TASK REQUIREMENTS: Count the lines in the data items below that contain the word "between", matching case exactly, and reply with the number alone.

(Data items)
──────────────────────────────
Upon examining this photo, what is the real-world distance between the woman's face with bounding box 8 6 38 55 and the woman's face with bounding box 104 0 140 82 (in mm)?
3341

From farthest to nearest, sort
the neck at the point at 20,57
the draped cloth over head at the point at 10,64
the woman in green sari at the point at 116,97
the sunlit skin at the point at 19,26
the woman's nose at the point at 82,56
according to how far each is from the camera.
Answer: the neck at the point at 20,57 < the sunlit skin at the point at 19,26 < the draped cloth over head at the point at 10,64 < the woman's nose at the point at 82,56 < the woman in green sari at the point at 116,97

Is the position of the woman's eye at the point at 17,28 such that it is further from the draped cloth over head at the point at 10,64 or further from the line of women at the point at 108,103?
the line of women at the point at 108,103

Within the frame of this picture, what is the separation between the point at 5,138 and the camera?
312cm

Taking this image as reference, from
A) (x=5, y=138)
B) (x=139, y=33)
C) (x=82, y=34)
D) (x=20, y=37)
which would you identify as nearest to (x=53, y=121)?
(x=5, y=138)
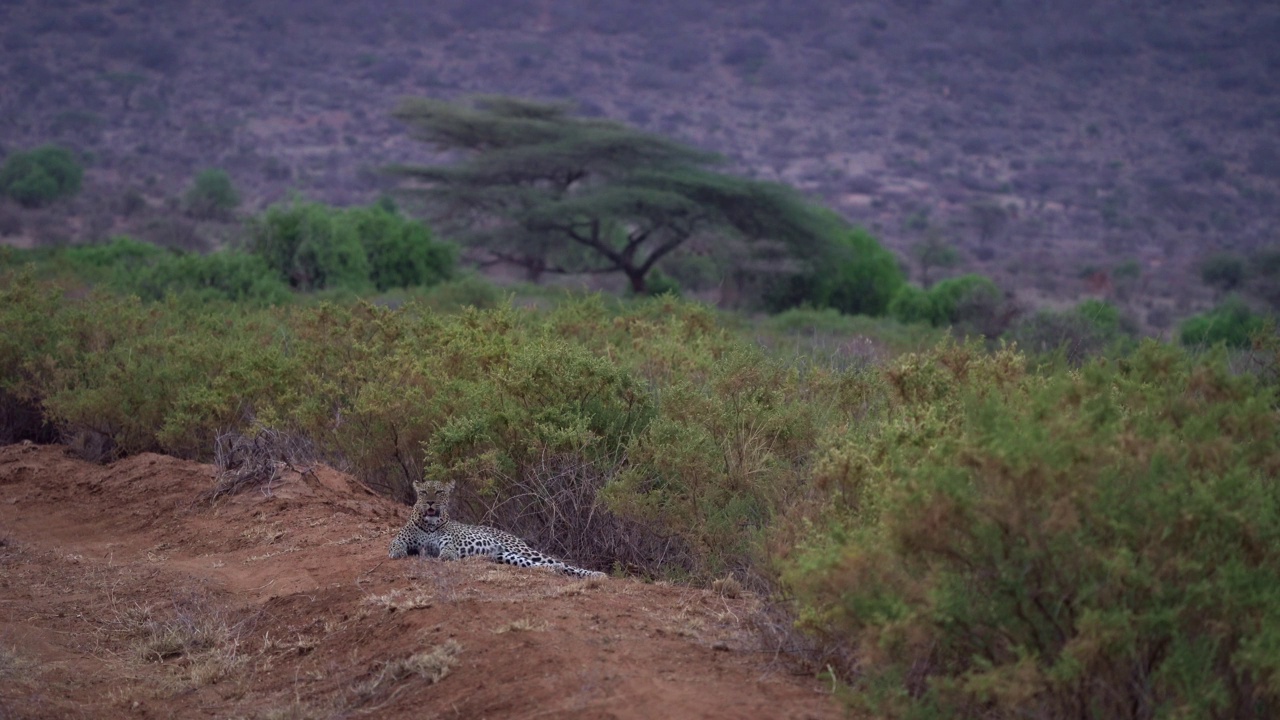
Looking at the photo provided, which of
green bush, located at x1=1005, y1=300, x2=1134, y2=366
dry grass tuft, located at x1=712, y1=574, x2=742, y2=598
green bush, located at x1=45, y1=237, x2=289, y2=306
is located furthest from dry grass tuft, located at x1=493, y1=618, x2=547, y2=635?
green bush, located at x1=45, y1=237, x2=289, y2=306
──────────────────────────────
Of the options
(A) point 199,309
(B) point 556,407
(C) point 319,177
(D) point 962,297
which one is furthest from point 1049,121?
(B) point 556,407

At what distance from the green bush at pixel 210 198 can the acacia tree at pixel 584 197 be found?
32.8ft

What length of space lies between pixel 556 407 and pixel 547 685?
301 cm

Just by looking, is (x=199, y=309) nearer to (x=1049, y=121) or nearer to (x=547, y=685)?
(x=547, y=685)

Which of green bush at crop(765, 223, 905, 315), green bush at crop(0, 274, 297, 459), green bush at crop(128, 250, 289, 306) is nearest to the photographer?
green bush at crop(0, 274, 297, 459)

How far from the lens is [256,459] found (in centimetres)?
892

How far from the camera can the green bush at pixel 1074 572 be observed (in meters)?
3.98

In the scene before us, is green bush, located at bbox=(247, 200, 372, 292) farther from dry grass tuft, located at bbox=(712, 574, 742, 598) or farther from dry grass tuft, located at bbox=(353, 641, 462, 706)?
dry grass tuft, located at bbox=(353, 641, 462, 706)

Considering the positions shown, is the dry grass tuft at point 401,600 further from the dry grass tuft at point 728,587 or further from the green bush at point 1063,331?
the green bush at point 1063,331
──────────────────────────────
REPLY: 3